While a citizenship question that suppresses non-citizen responses would be clearly helpful to GOP congressional candidates, its benefits at the state level are less clear for Republicans. The 12 states with the highest rates of non-citizen growth between 2009 and 2017 were all won by Trump in the 2016 presidential election, including pivotal swing states such as Pennsylvania and Iowa.
Nationwide, the non-citizen population grew faster than the total population in three dozen states. Only seven states reported losses in their non-citizen population. California, the nation’s most populous state and a reliable Democratic stronghold, saw its 2017 non-citizen population drop by almost 200,000 people, a 3.6 percent decline from 2009. Even with the drop, however, the state still has the highest percentage of non-citizens in the nation; Census data show 13.5 percent of Californians aren't U.S. citizens.
Visualize and compare the percent of non-citizens on the state level. Explore the Citizen Voting Age Population map and data analysis to learn more.
Three states had non-citizen growth rates topping 50 percent between 2009 and 2017. The percentage of non-citizens in North Dakota grew almost 89 percent; neighboring South Dakota reported a growth rate of 68 percent. The percentage of non-citizens grew 52 percent in Louisiana. All three are considered reliably Republican in most state and federal elections.
Even though the nation’s overall growth of 6.5 percent outpaced non-citizen growth, the percentage of non-citizens grew at a faster rate in 1,680 of the nation’s 3,142 counties. The non-citizen population increased by 100 percent or more in 387 U.S. counties – roughly 12 percent of the total number of counties (and county-equivalents). Among those 387 counties, more than 92 percent favored Donald Trump during the 2016 presidential campaign.
Typically, triple-digit population growth rates occur among small populations. For example, non-citizens in Kenedy County, Texas – a coastal enclave about 80 miles from the Mexican border that’s represented in Congress by Filemon Vela Jr., a Democrat, and that voted for Hillary Clinton in the 2016 presidential contest – grew by 330.3 percent between 2009 and 2017, with the estimated number of non-citizens climbing from 33 to 142 people. At the same time, the county’s total population grew by 68 percent, to a total of 564 people.

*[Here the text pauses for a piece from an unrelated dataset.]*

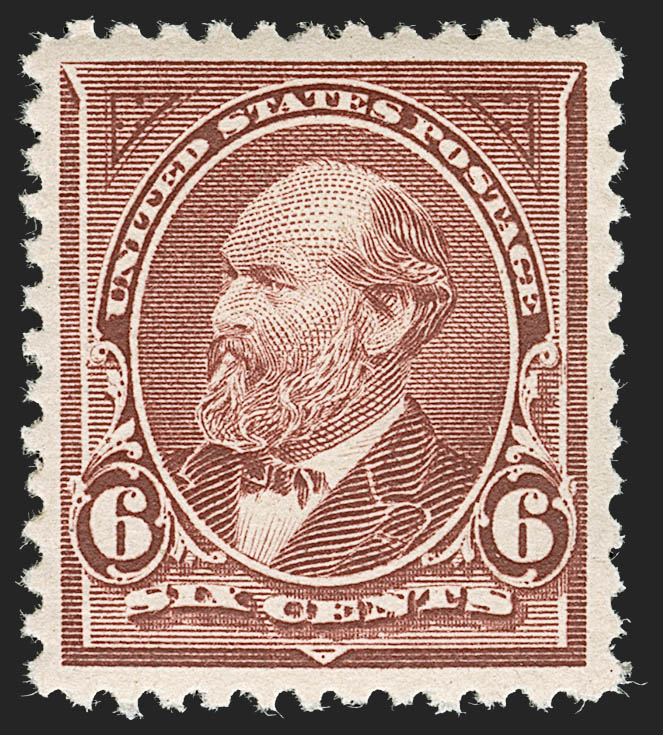Sale no. 1235 — Lot no. 1201 — Siegel Auction Galleries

The triple-digit growth of the non-citizen population, however, hasn’t been limited to small counties. Indeed, only 149 of those 387 counties had populations smaller than 10,000 people. Thirty-two of the counties with high non-citizen growth included more than 50,000 people; all but one of the 32 larger counties (Roanoke city, Va.) favored the Republican presidential nominee. The 387 counties also were geographically diverse, ranging from counties encompassing places ranging from Wilkes-Barre, Penn., to Casper, Wyo., and suburban Austin, Texas, to Bismarck, N.D.

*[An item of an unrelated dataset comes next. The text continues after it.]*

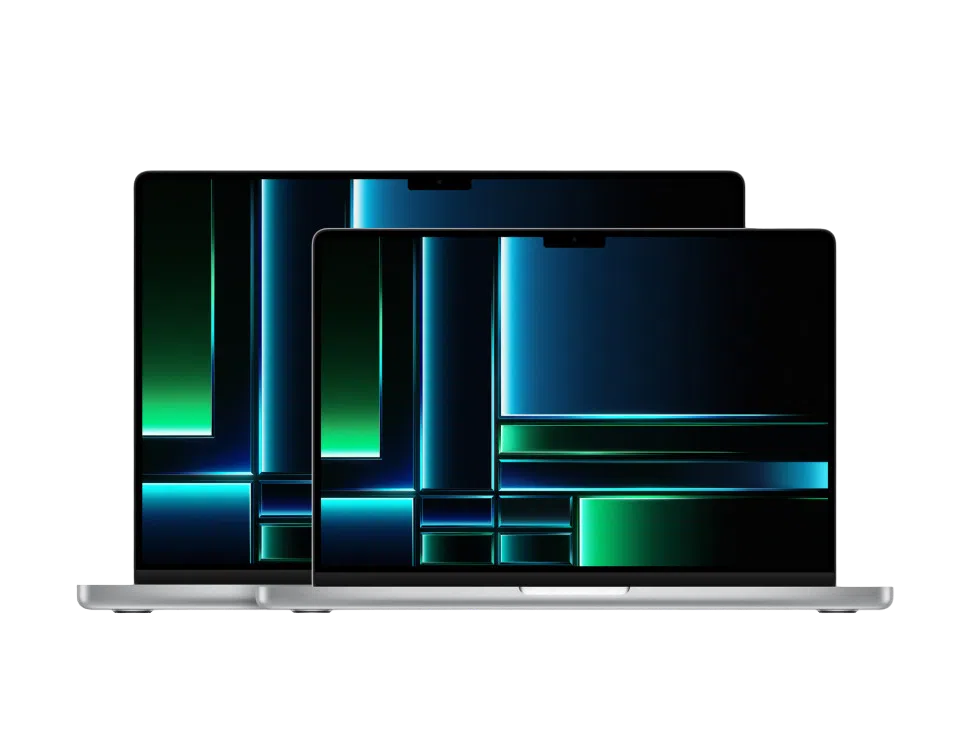 Купить apple macbook pro 16 2023 m2 max 12c cpu 32 gb ssd 1 tb silver серебристый с доставкой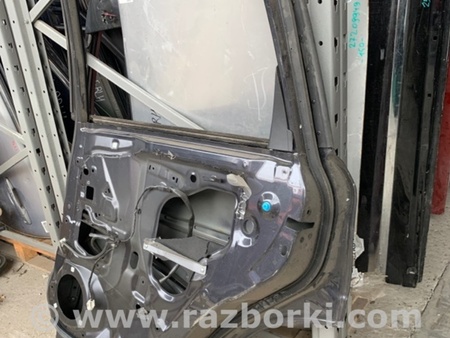 ФОТО Дверь для Subaru Forester (2013-) Киев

The Supreme Court’s decision — regardless of whether it decides the question can be included — isn’t likely to immediately affect the Republican strongholds with rapid non-citizen growth. In the short term, the inclusion of a citizenship question would provide clear political advantages for the Republican Party. The growth of the non-citizen population in the GOP heartland, however, indicates that the long-term benefits for the GOP are far from certain.